Re: [PATCH v2 3/3] mm: memcontrol: recursive memory.low protection

Michal Hocko <mhocko@xxxxxxxxxx> · Thu, 30 Jan 2020 18:00:20 +0100

On Thu 19-12-19 15:07:18, Johannes Weiner wrote:
> Right now, the effective protection of any given cgroup is capped by
> its own explicit memory.low setting, regardless of what the parent
> says. The reasons for this are mostly historical and ease of
> implementation: to make delegation of memory.low safe, effective
> protection is the min() of all memory.low up the tree.
> 
> Unfortunately, this limitation makes it impossible to protect an
> entire subtree from another without forcing the user to make explicit
> protection allocations all the way to the leaf cgroups - something
> that is highly undesirable in real life scenarios.
> 
> Consider memory in a data center host. At the cgroup top level, we
> have a distinction between system management software and the actual
> workload the system is executing. Both branches are further subdivided
> into individual services, job components etc.
> 
> We want to protect the workload as a whole from the system management
> software, but that doesn't mean we want to protect and prioritize
> individual workload wrt each other. Their memory demand can vary over
> time, and we'd want the VM to simply cache the hottest data within the
> workload subtree. Yet, the current memory.low limitations force us to
> allocate a fixed amount of protection to each workload component in
> order to get protection from system management software in
> general. This results in very inefficient resource distribution.

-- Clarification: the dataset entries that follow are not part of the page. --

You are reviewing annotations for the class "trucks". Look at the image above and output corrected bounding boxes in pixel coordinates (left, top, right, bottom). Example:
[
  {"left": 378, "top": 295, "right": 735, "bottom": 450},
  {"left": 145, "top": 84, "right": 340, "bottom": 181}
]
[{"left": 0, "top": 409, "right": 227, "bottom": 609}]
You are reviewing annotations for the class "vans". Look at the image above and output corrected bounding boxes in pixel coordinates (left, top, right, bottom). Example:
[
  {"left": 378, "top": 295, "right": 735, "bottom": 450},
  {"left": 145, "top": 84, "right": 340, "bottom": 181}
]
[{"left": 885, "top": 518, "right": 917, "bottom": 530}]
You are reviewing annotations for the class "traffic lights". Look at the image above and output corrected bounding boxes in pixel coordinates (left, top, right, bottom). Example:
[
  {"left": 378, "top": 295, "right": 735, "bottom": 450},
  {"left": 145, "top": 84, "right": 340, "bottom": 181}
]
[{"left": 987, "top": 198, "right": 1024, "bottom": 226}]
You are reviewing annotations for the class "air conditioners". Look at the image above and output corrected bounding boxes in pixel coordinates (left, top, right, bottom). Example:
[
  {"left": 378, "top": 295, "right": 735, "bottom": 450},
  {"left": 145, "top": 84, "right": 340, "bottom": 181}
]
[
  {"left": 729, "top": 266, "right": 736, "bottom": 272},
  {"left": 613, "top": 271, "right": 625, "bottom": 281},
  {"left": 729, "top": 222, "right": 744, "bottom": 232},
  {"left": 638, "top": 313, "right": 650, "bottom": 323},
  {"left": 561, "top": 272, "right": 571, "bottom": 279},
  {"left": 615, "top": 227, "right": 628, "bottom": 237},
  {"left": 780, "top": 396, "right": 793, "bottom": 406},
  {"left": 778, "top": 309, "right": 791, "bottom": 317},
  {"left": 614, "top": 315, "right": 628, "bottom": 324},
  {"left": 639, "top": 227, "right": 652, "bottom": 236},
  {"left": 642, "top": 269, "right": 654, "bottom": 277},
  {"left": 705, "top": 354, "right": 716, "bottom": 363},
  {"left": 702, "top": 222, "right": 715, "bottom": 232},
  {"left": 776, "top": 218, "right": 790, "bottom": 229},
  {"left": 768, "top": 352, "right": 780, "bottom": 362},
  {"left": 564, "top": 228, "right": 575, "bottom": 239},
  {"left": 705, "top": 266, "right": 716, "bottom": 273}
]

I do agree that configuring the reclaim protection is not an easy task.
Especially in a deeper reclaim hierarchy. systemd tends to create a deep
and commonly shared subtrees. So having a protected workload really
requires to be put directly into a new first level cgroup in practice
AFAICT. That is a simpler example though. Just imagine you want to
protect a certain user slice.

You seem to be facing a different problem though IIUC. You know how much
memory you want to protect and you do not have to care about the cgroup
hierarchy up but you do not know/care how to distribute that protection
among workloads running under that protection. I agree that this is a
reasonable usecase.

Those both problems however show that we have a more general
configurability problem for both leaf and intermediate nodes. They are
both a result of strong requirements imposed by delegation as you have
noted above. I am thinking didn't we just go too rigid here?

Delegation points are certainly a security boundary and they should
be treated like that but do we really need a strong containment when
the reclaim protection is under admin full control? Does the admin
really have to reconfigure a large part of the hierarchy to protect a
particular subtree?

I do not have a great answer on how to implement this unfortunately. The
best I could come up with was to add a "$inherited_protection" magic
value to distinguish from an explicit >=0 protection. What's the
difference? $inherited_protection would be a default and it would always
refer to the closest explicit protection up the hierarchy (with 0 as a
default if there is none defined).
        A
       / \
      B   C (low=10G)
         / \
        D   E (low = 5G)

A, B don't get any protection (low=0). C gets protection (10G) and
distributes the pressure to D, E when in excess. D inherits (low=10G)
and E overrides the protection to 5G.

That would help both usecases AFAICS while the delegation should be
still possible (configure the delegation point with an explicit
value). I have very likely not thought that through completely.  Does
that sound like a completely insane idea?

Or do you think that the two usecases are simply impossible to handle
at the same time?
[...]
-- 
Michal Hocko
SUSE Labs